Transcribed page contents ->
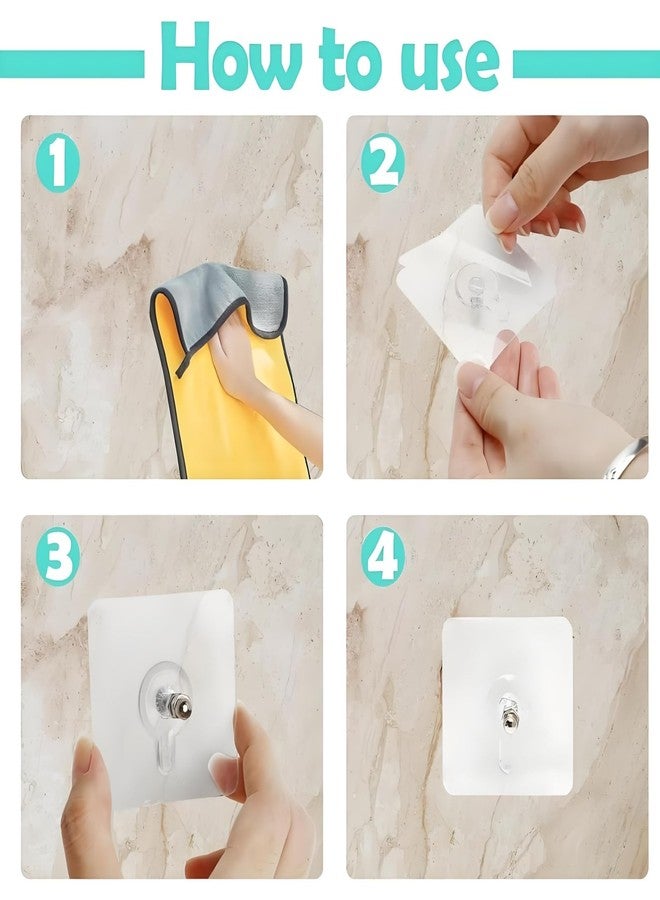 How to use

1

2

3

4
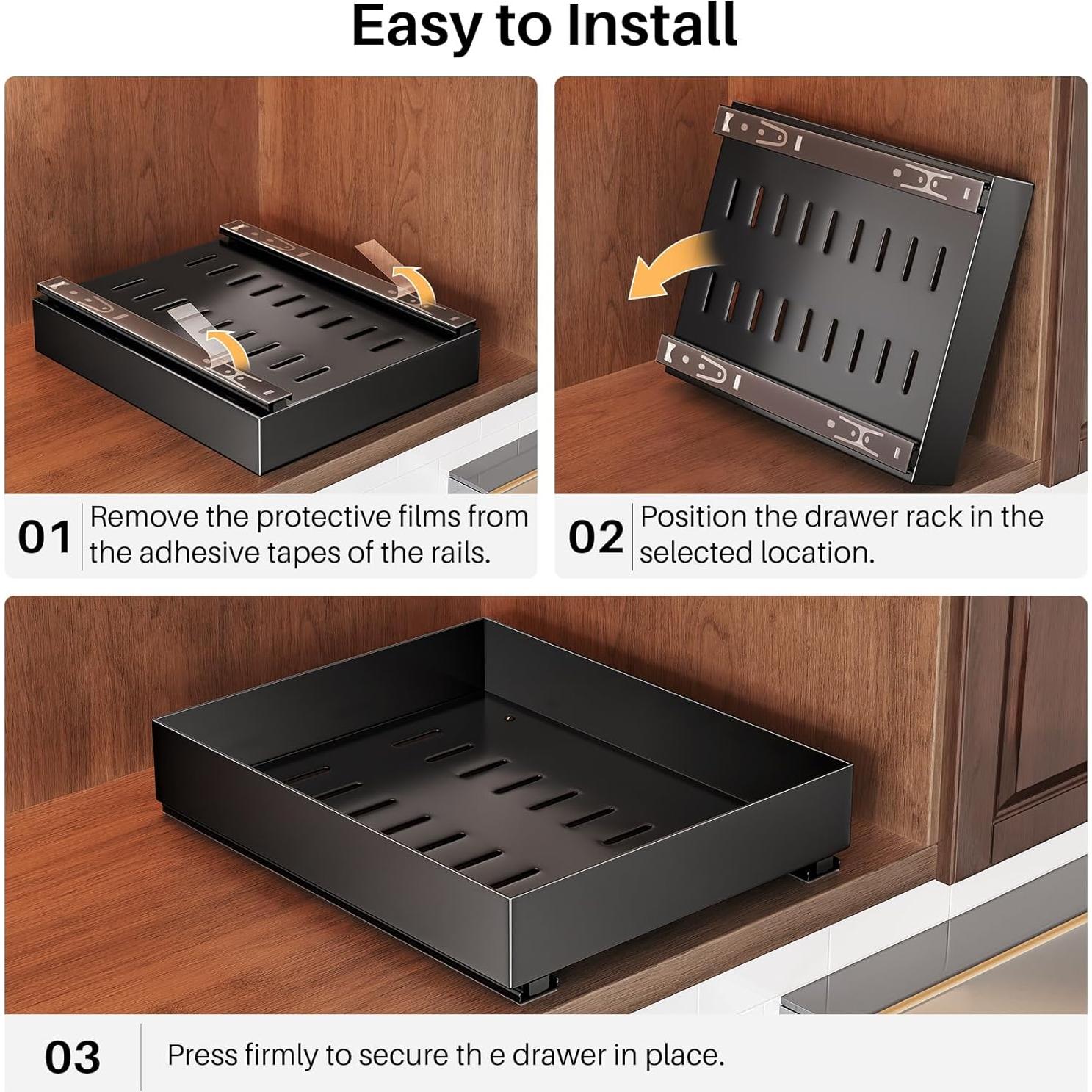 Easy to Install

01 Remove the protective films from the adhesive tapes of the rails.

02 Position the drawer rack in the selected location.

03 Press firmly to secure th e drawer in place.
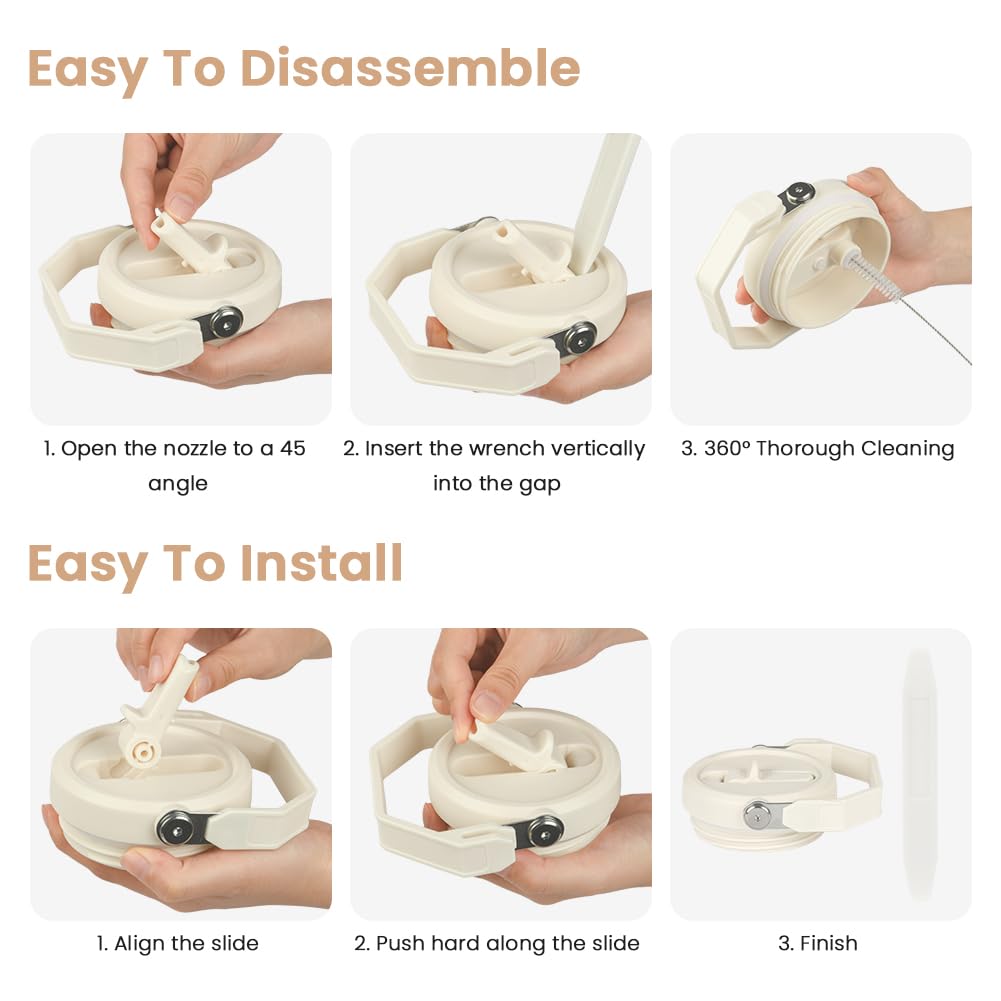 Easy To Disassemble

1. Open the nozzle to a 45 angle

2. Insert the wrench vertically into the gap

3. 360° Thorough Cleaning

Easy To Install

1. Align the slide

2. Push hard along the slide

3. Finish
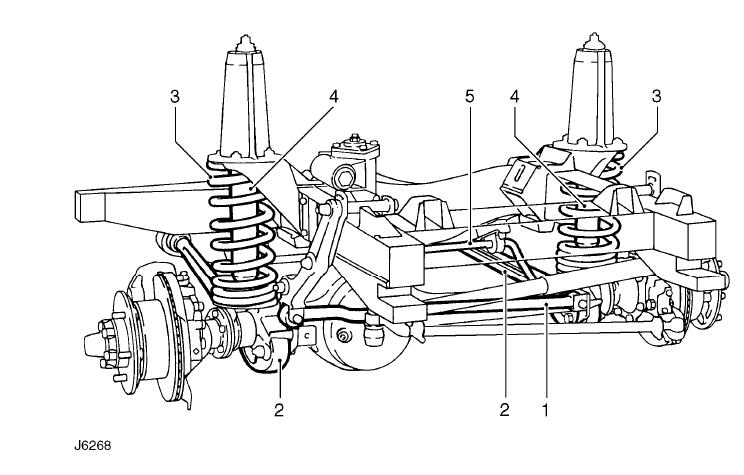 3
4
5
4
3
2
2
1
J6268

What you are asked to do ->
The required output is the line containing "03 Press firmly" plus every line after it to the end of the data, copied exactly and with no pictures.

Solution to this task ->
03 Press firmly to secure th e drawer in place.
 Easy To Disassemble

1. Open the nozzle to a 45 angle

2. Insert the wrench vertically into the gap

3. 360° Thorough Cleaning

Easy To Install

1. Align the slide

2. Push hard along the slide

3. Finish
 3
4
5
4
3
2
2
1
J6268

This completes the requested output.